Par une belle journée de printemps, nous nous rendons à La Banque, lieu-dit du hameau de Raffy, lui-même situé dans la commune de Queyrières. Nous sommes reçus par Catherine et Franck Noury, un couple d’habitants prompt à entretenir la mémoire de la forêt et à s’investir dans son présent.

Chez Catherine et Franck
Autour d’un café, Catherine tient d’abord à partager ce dont elle a hérité: le journal intime de son père, Marcel Nicolas, ainsi qu’une série de photographies prises par lui durant les années 1940. Le témoignage sur la vie de l’époque est incroyablement précieux, laissé par un homme qui a passé une grande partie de sa vie à Raffy. Nous apprenons notamment que durant la seconde guerre mondiale, Marcel Nicolas travaillait à couper “les arbres à poteaux” pour le compte des Eaux et Forêts. Son journal mentionne de longues journées de labeur, sans qu’il soit possible de savoir comment il était rémunéré : les habitants glanaient-ils en échange les branchages pour constituer des fagots? Ou bien étaient-ils payés? Nous promettons de chercher des réponses à ces questions aux archives départementales.


En balade…
Nous partons ensuite en balade sur le Montivernoux, pour visiter une série de parcelles dont Catherine et Franck souhaitent nous faire le récit.
La première leur appartient: dans les années 1940, le père de Catherine y faisait pâturer ses vaches et s’asseyait sur une grosse pierre, perdue au milieu du pré. Plus tard, la parcelle fut boisée, avant une coupe des arbres dans les années 2000. Aujourd’hui, Catherine et Franck laissent les lieux en libre évolution et viennent parfois s’asseoir au milieu d’un fouillis de jeunes arbres, sur la même pierre où Marcel se reposait.

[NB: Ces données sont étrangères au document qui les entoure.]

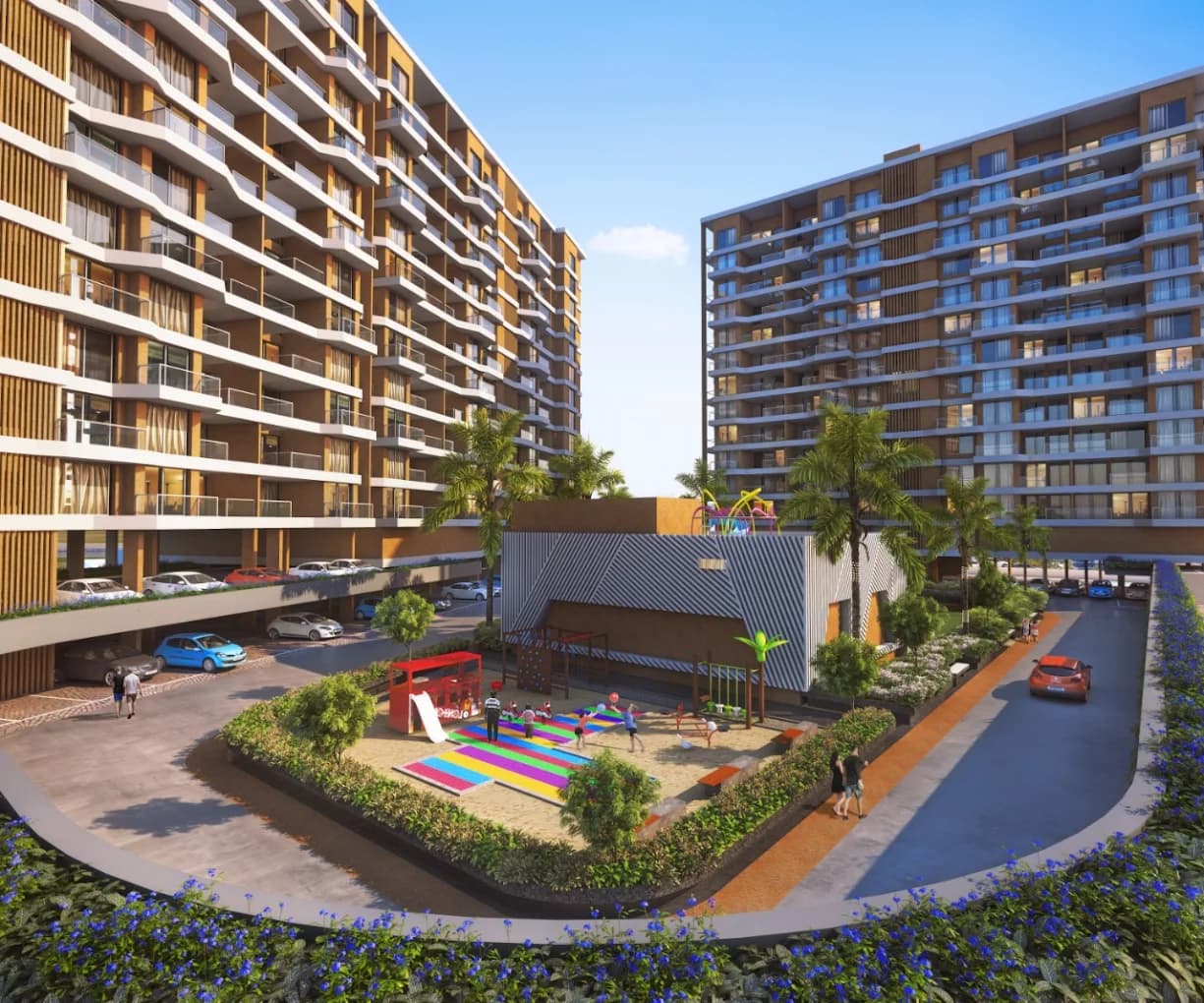 Signature Park E F I And J Buildings - 3 Bhk 1208 Sq.ft. Apartment For Sale In Wakad, Pune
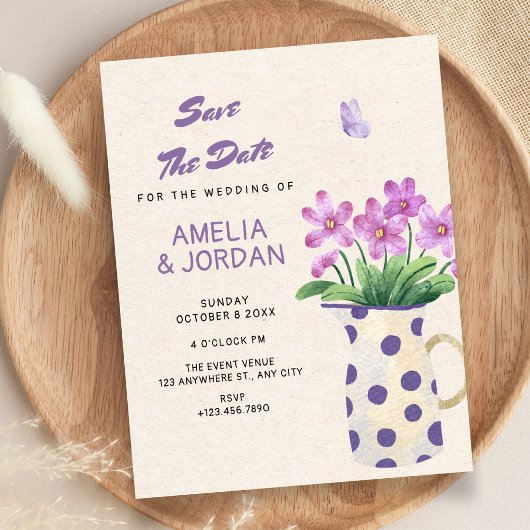 Bruidsboeket bruiloft save the date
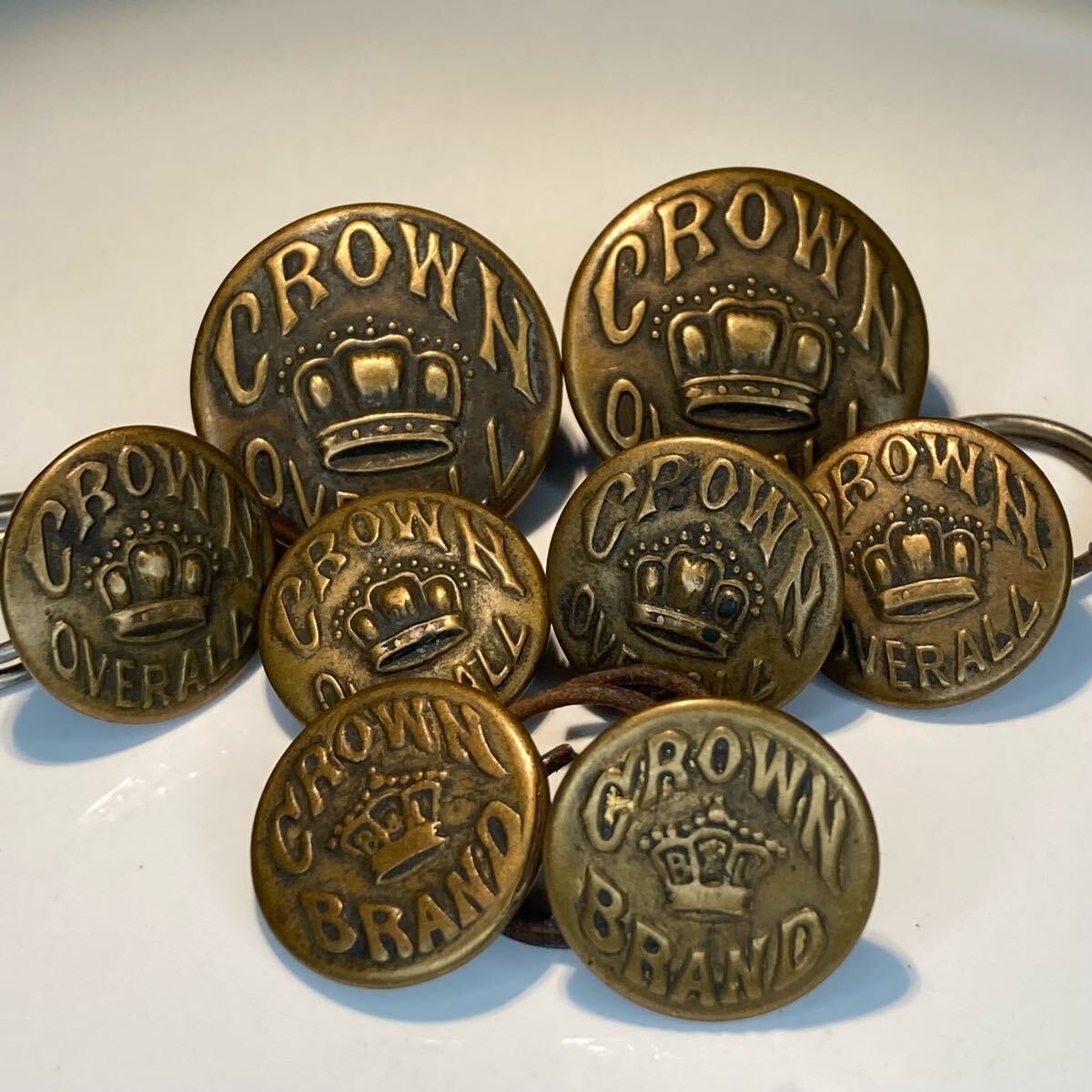 ビンテージ CROWN クラウン UNION MADE デニム ウォバッシュ カバーオール チンスト 大戦 ジャケット CARHARTT カーハート チェンジボタン拍卖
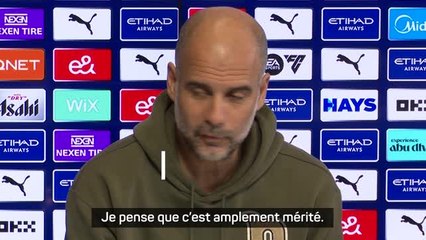Man. City - Guardiola : "Haaland joueur de l'année FAW ? C'est amplement mérité"
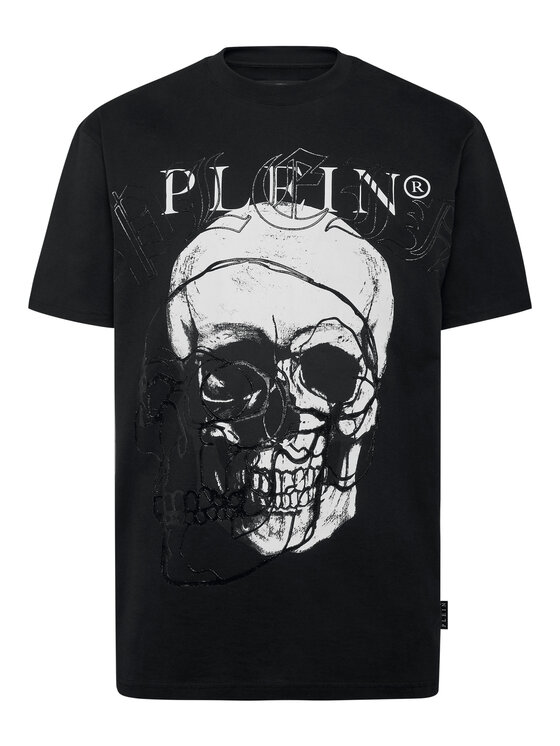 PHILIPP PLEIN PHILIPP PLEIN Tričko 293 Čierna Regular Fit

Nous poursuivons notre chemin jusqu’à atteindre une maison en ruine, entourée de douglas, de sapins et d’un grand pin d’Autriche. Une toute autre histoire s’est jouée à cet endroit, et c’est celle des maquisards de Raffy. Franck et Catherine nous expliquent que depuis ce site, ils pouvaient surveiller tous les alentours et anticiper l’arrivée de l’ennemi. Il est difficile de se le figurer aujourd’hui, tant la forêt a envahi les lieux et rendu impossible une observation des routes et chemins arrivant jusqu’ici.

Nous achevons notre promenade sur une coupe rase, fraîchement réalisée, que Catherine et Franck tenaient à nous montrer. Ils s’en émeuvent, nous montrent les sols saccagés et l’immense surface de forêt subitement disparue. A Raffy, sur un court et même chemin, trois destins forestiers.